The CMS Collaboration has probed a variety of theoretical models in these searches for Dark Matter, which can be grouped into different families, as shown in Figure 1. In Dark Matter models, at least one Dark Matter particle is introduced. In addition, there is a “mediator” particle that governs the interaction between the dark particles in the “dark sector” and the particles in the standard model, which are the ones that make up all the visible matter in the universe. As Figure 1 shows, there are two major classes of models used in CMS searches for Dark Matter: “Simplified Dark Sectors”, which involve a single mediator particle, and “Extended Dark Sectors”, which have more complicated structures. Within each of these classes, there are many specific Dark Matter models studied by CMS scientists, including Axion-Like Particles (ALPs), Dark Higgs bosons, Hidden Valleys, particular versions of Supersymmetry (SUSY), and Hidden Abelian Higgs bosons.

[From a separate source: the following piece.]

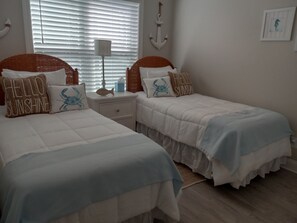 Ein Schlafzimmer mit zwei Betten, einem Nachttisch, einer Lampe und einem Fenster mit Jalousien.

Figure 1: A map of the models probed in CMS searches for dark sectors.

Each search for Dark Matter probes a different signature in the detector. In general, these signatures can be “invisible”, “prompt and visible”, or “long-lived”. Invisible signatures arise frequently in searches for Dark Matter because, in its simplest form, Dark Matter should be electrically neutral and not interact in the CMS detector, thus being “invisible” to CMS. However, if we can produce a mediator in the proton collisions, then that means the mediator could also decay into Standard Model particles. This is how “visible” signatures can be sought with CMS data. These signatures can be “prompt” or “long-lived”; some models predict particles that decay immediately and produce “prompt” signatures in the detector, while other models predict particles that travel some distance within the detector before decaying and producing “long-lived” signatures. If the particles have long lifetimes, the CMS scientists must be particularly creative in elaborating the corresponding searches, as these long-lived particles often require special techniques to reconstruct their flight paths within the detector.

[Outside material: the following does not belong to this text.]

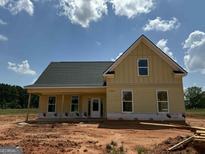 New construction home featuring yellow siding, a covered porch, and a dark roof against a bright blue sky at 242 Old Jackson Rd, Mcdonough, GA 30252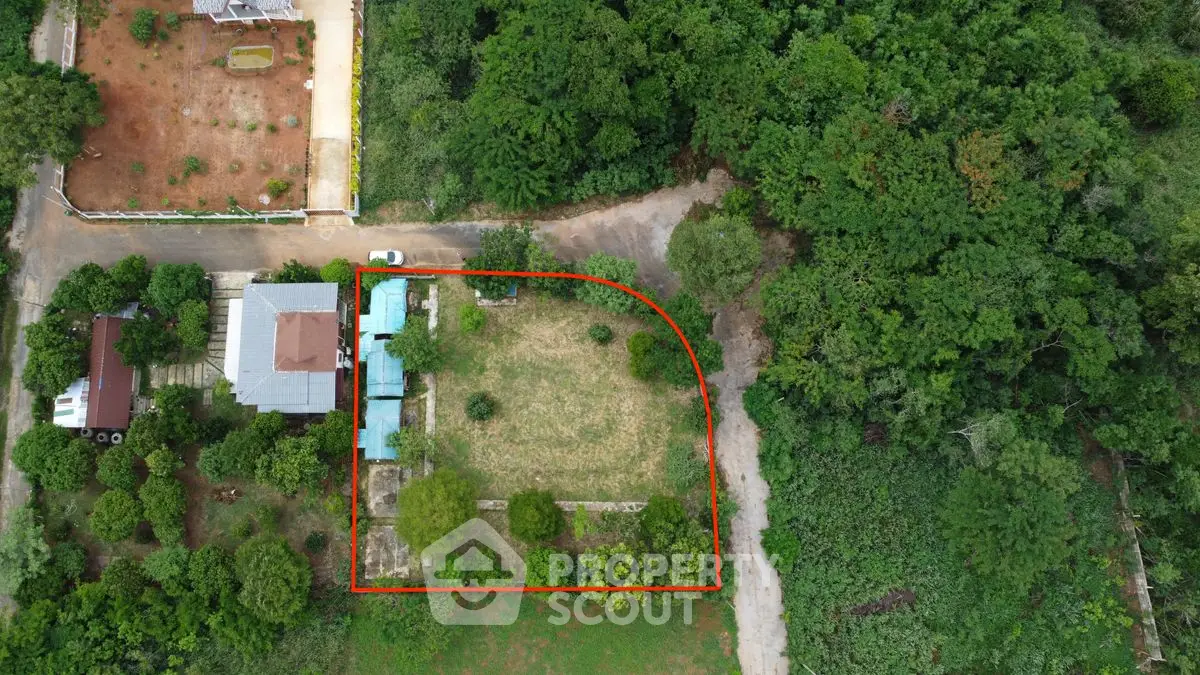 Aerial view of a property with lush greenery and a spacious garden area.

For example, new interpretations were performed using “Hidden Valley” theoretical models, which predict multiple new forces and particles that often “hide” in a “valley” and could become accessible at high LHC collision energies. These Hidden Valley models predict several new types of signatures, some prompt, some long-lived, and CMS physicists have now interpreted several existing analyses in these new models. One signature predicted by Hidden Valley models is a “semivisible jet”, in which one jet can contain both visible standard model particles and invisible hidden particles. Three analyses have been now interpreted with this semivisible jet signature, and the results are shown in Fig. 2.


Figure 2: Excluded regions of the Z’ mass-rinv plane from the dedicated semivisible jets search, the dijet search, and the mono-jet search. The hashed areas indicate the direction of the excluded area from the observed limits.

The review paper presents the results of a wide range of searches in CMS for Dark Matter. A summary of these results for the different theoretical models is shown in Fig. 3. Clearly, CMS physicists have investigated a wide range of Dark Matter masses and other intrinsic Dark Matter properties. There has been no sign of Dark Matter yet but this paper helps to map out what has been done and gives physicists important guidance regarding where they should hunt next.


Figure 3: A diagram of how the CMS Dark Matter results map onto the theoretical models used.